## [Aim of the exercise]
Please rewrite the data below with every instance of "gravel ground" changed to "gravel surface" and everything else left unchanged.

## [Excerpts from a spatial dataset]
════
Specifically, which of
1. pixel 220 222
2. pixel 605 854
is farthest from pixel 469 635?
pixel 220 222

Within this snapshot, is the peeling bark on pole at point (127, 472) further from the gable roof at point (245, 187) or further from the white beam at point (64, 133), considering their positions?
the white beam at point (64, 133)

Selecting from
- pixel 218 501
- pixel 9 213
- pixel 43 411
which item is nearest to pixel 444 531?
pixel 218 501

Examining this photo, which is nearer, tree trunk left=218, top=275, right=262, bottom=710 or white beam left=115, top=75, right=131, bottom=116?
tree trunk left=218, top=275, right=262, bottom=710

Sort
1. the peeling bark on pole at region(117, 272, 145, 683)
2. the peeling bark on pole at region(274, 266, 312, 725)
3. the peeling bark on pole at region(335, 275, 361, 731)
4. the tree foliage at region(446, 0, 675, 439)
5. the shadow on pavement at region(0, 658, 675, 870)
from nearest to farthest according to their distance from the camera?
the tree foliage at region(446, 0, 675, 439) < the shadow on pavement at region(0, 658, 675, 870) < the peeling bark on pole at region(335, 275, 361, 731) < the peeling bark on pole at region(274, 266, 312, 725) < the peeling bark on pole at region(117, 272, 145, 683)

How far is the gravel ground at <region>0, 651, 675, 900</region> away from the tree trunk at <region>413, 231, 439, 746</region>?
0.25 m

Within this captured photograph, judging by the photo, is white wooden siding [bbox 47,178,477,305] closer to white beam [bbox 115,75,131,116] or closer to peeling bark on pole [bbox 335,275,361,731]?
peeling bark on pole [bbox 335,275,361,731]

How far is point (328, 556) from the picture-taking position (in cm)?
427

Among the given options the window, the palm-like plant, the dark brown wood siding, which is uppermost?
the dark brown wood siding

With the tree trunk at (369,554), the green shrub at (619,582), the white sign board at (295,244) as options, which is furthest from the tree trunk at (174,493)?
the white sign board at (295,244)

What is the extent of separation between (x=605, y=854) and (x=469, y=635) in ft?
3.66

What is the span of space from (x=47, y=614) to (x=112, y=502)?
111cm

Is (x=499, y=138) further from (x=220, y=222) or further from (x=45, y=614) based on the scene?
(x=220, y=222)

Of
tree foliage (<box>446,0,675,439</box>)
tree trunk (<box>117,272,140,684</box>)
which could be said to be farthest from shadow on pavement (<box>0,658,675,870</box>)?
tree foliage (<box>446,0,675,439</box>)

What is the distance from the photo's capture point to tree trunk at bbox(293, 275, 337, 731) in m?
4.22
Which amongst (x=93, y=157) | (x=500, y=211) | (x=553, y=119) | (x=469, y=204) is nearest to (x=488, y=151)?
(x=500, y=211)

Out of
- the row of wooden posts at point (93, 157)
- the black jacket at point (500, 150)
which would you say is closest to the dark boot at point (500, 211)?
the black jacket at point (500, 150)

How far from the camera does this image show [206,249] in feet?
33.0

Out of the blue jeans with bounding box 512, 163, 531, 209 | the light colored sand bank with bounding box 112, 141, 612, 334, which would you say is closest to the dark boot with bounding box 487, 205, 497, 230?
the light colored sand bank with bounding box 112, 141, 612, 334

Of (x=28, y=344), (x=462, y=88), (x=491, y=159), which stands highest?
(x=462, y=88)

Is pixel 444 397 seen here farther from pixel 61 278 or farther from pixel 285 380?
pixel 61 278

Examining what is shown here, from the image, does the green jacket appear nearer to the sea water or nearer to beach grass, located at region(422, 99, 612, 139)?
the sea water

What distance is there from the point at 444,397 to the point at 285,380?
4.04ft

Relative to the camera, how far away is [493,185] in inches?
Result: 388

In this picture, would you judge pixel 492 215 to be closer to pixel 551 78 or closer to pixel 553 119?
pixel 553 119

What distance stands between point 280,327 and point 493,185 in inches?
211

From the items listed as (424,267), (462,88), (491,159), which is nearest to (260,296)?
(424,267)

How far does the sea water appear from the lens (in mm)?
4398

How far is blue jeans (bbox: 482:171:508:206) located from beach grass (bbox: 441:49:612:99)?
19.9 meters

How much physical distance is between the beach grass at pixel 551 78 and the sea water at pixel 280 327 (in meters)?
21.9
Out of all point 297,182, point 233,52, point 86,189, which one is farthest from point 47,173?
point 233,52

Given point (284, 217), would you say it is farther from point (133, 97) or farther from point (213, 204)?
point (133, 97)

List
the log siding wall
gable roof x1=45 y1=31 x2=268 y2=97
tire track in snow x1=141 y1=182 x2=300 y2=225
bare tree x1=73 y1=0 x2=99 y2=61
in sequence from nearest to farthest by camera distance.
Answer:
════
## [Completed exercise]
Specifically, which of
1. pixel 220 222
2. pixel 605 854
is farthest from pixel 469 635?
pixel 220 222

Within this snapshot, is the peeling bark on pole at point (127, 472) further from the gable roof at point (245, 187) or further from the white beam at point (64, 133), considering their positions?
the white beam at point (64, 133)

Selecting from
- pixel 218 501
- pixel 9 213
- pixel 43 411
which item is nearest to pixel 444 531?
pixel 218 501

Examining this photo, which is nearer, tree trunk left=218, top=275, right=262, bottom=710 or white beam left=115, top=75, right=131, bottom=116?
tree trunk left=218, top=275, right=262, bottom=710

Sort
1. the peeling bark on pole at region(117, 272, 145, 683)
2. the peeling bark on pole at region(274, 266, 312, 725)
3. the peeling bark on pole at region(335, 275, 361, 731)
4. the tree foliage at region(446, 0, 675, 439)
5. the shadow on pavement at region(0, 658, 675, 870)
from nearest to farthest according to their distance from the camera?
the tree foliage at region(446, 0, 675, 439) < the shadow on pavement at region(0, 658, 675, 870) < the peeling bark on pole at region(335, 275, 361, 731) < the peeling bark on pole at region(274, 266, 312, 725) < the peeling bark on pole at region(117, 272, 145, 683)

How far is the gravel surface at <region>0, 651, 675, 900</region> away from the tree trunk at <region>413, 231, 439, 746</region>?
0.25 m

Within this captured photograph, judging by the photo, is white wooden siding [bbox 47,178,477,305] closer to white beam [bbox 115,75,131,116] or closer to peeling bark on pole [bbox 335,275,361,731]?
peeling bark on pole [bbox 335,275,361,731]

How far is point (328, 556) from the picture-taking position (in cm)?
427

Among the given options the window, the palm-like plant, the dark brown wood siding, which is uppermost?
the dark brown wood siding

With the tree trunk at (369,554), the green shrub at (619,582), the white sign board at (295,244) as options, which is furthest from the tree trunk at (174,493)?
the white sign board at (295,244)

What is the extent of separation between (x=605, y=854) and (x=469, y=635) in ft?
3.66

What is the span of space from (x=47, y=614) to (x=112, y=502)?
111cm

Is (x=499, y=138) further from (x=220, y=222) or further from (x=45, y=614) based on the scene?
(x=220, y=222)

Of
tree foliage (<box>446,0,675,439</box>)
tree trunk (<box>117,272,140,684</box>)
which could be said to be farthest from shadow on pavement (<box>0,658,675,870</box>)?
tree foliage (<box>446,0,675,439</box>)

What is the distance from the photo's capture point to tree trunk at bbox(293, 275, 337, 731) in m?
4.22
Which amongst (x=93, y=157) | (x=500, y=211) | (x=553, y=119) | (x=469, y=204) is nearest to (x=488, y=151)?
(x=500, y=211)

Out of
- the row of wooden posts at point (93, 157)
- the black jacket at point (500, 150)
which would you say is closest to the dark boot at point (500, 211)?
the black jacket at point (500, 150)

How far from the camera does this image show [206,249] in feet?
33.0

Out of the blue jeans with bounding box 512, 163, 531, 209 | the light colored sand bank with bounding box 112, 141, 612, 334, which would you say is closest to the dark boot with bounding box 487, 205, 497, 230?
the light colored sand bank with bounding box 112, 141, 612, 334

Of (x=28, y=344), (x=462, y=88), (x=491, y=159), which stands highest?
(x=462, y=88)

Is pixel 444 397 seen here farther from pixel 61 278 or farther from pixel 285 380?
pixel 61 278

Examining what is shown here, from the image, does the green jacket appear nearer to the sea water or nearer to beach grass, located at region(422, 99, 612, 139)?
the sea water

What distance is there from the point at 444,397 to the point at 285,380?
4.04ft

Relative to the camera, how far away is [493,185] in inches?
Result: 388

In this picture, would you judge pixel 492 215 to be closer to pixel 551 78 or closer to pixel 553 119?
pixel 553 119

What distance stands between point 280,327 and point 493,185 in inches?
211

From the items listed as (424,267), (462,88), (491,159), which is nearest to (260,296)?
(424,267)

How far does the sea water appear from the lens (in mm)?
4398

How far is blue jeans (bbox: 482:171:508:206) located from beach grass (bbox: 441:49:612:99)?
19.9 meters

How much physical distance is between the beach grass at pixel 551 78 and the sea water at pixel 280 327 (in meters)?
21.9
Out of all point 297,182, point 233,52, point 86,189, which one is farthest from point 47,173?
point 233,52

Given point (284, 217), would you say it is farther from point (133, 97) or farther from point (213, 204)?
point (133, 97)

List
the log siding wall
gable roof x1=45 y1=31 x2=268 y2=97
tire track in snow x1=141 y1=182 x2=300 y2=225
bare tree x1=73 y1=0 x2=99 y2=61
in sequence from nearest to farthest by camera distance.
Answer:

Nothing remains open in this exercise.